Each well-specific dataset (stored in its own FCS file), resulting from an MPC experiment, contains empirical measurements of forward scatter (FSC) and side scatter (SSC) parameters, every Backbone marker, and empirical measurement of one of the Infinity panel markers. The data matrix resulting from all wells can be viewed as a dense matrix of n events × b Backbone markers jointly measured with a sparse n × w matrix of Infinity markers (Fig. 1D). Following standard quality control of the data (Methods), the data are analyzed using nonlinear multivariate regression to recast this disjointed data structure into a single cohesive expression matrix of all markers across all cells. To achieve this, we train, for every well, a machine learning model that predicts the expression of the Infinity panel marker on a continuous scale from the measured FSC, SSC, and Backbone marker intensities. Once trained, these models are applied across the whole dataset to estimate the intensity of each of the w Infinity antibodies across the n events, resulting in an n × w dense Infinity matrix of imputed intensities (Fig. 1E).

This computational workflow is illustrated on cells isolated via collagenase digestion of nonperfused whole mouse lungs and stained using a standard 14-color immunoprofiling Backbone panel and a BioLegend Murine LEGENDScreen MPC kit. The lung, even under homeostatic conditions, contains an exceptionally diverse cellular milieu, composed of common and rare, immune and nonimmune cells, providing an ideal testing ground for our high-dimensional approach. For this simplified example, we subsampled a total of 1000 mouse lung cells from 10 wells each containing an antibody to a distinct CD molecule. We used hierarchical clustering to highlight structure within the Backbone (fluorescence and scatter) (Fig. 1F). This structure correlates with distinct expression patterns in the sparse Infinity marker measurements (Fig. 1G). The goal of Infinity Flow is to model these correlations in a data-driven manner using machine learning. These models then impute the expression of each Infinity panel marker across every cell in the dataset (Fig. 1H). The dense, continuous, and single-cell data format of Infinity Flow’s output enables easy visualization and exploration of any combination of co-expression patterns across both the Backbone and Infinity panels (Fig. 1I). Infinity Flow’s output is notably compatible with standard flow cytometry analysis software [e.g., FlowJo or flowCore (25)] and can be used as input for further downstream analyses such as clustering, dimensionality reduction, or automated gating.

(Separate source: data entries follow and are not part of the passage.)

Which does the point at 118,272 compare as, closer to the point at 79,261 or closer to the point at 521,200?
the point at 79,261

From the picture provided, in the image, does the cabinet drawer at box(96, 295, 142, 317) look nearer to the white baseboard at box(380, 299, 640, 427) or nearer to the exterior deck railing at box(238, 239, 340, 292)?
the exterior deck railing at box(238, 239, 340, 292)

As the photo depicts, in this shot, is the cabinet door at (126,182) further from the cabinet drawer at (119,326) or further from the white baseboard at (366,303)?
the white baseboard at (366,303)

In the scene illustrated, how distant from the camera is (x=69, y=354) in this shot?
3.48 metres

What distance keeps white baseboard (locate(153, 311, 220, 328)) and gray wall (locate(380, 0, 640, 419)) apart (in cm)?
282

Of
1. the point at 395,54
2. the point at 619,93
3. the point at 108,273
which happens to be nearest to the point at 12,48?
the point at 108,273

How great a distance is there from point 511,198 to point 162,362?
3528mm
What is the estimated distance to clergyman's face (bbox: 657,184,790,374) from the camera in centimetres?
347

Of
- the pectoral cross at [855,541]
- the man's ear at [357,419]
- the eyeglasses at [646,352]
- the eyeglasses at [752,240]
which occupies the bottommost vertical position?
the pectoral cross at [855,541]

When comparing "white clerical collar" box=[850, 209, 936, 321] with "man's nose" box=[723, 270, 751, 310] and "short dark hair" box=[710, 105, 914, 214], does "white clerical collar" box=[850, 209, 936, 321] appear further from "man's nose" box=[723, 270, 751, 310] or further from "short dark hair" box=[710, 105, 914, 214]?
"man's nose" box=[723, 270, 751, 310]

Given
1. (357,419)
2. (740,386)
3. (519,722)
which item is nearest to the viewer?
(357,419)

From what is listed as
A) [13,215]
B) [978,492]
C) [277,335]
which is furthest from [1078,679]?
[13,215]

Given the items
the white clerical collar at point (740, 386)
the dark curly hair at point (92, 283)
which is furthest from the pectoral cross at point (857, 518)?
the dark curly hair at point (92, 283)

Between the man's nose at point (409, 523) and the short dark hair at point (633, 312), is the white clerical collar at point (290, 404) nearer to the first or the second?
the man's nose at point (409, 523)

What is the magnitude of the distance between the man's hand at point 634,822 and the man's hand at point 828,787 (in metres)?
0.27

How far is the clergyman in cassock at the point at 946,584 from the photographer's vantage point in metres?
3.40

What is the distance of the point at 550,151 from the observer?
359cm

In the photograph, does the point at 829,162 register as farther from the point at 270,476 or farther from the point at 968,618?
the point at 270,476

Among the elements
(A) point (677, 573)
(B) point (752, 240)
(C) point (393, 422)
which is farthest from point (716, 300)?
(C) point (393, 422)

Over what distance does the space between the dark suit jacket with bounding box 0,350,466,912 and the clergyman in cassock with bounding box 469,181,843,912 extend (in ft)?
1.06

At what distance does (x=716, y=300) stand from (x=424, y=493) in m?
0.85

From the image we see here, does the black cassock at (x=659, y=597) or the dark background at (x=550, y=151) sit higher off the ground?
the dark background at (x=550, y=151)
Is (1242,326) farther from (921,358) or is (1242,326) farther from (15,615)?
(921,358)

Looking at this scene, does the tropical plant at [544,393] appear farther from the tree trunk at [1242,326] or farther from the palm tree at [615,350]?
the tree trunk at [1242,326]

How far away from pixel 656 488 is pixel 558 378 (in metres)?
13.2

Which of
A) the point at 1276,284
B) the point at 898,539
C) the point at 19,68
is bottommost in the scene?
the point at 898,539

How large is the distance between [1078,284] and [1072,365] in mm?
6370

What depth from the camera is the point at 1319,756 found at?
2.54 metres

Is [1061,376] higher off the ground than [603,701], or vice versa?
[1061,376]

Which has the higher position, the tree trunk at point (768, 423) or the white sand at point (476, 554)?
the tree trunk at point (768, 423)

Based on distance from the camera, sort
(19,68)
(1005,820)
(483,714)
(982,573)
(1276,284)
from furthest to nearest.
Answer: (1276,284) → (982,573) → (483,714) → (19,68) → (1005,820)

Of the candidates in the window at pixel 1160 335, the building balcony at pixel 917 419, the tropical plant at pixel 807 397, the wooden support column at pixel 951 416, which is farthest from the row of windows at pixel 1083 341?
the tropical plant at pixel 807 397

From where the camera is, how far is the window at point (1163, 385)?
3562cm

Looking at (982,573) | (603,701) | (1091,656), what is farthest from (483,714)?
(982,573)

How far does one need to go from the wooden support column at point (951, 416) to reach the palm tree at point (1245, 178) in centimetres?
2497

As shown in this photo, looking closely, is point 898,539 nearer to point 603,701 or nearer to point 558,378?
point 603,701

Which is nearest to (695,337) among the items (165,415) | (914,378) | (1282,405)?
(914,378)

Nonlinear regression models accurately impute cytometry data

To maximize the quality of the predictions of the Infinity Flow algorithm, we quantitatively assessed its performance across Infinity markers and machine learning algorithms on the mouse lung cell dataset. Protein expression on cells is a continuous variable. However, standard flow cytometry analysis generally involves a progressive gating scheme whereby expression levels are discretized into two or more bins (e.g., low expression versus high expression), with potentially imbalanced frequencies (e.g., many negative events and few positive events). To account for this imbalance and pseudo-discrete format, we decided to use the area under the receiver operating characteristic (ROC) curve (AUC) on held-out data as a performance metric as opposed to continuous metrics such as the R² coefficient (Methods), focusing our effort on the magnitude and frequency of imputed expression.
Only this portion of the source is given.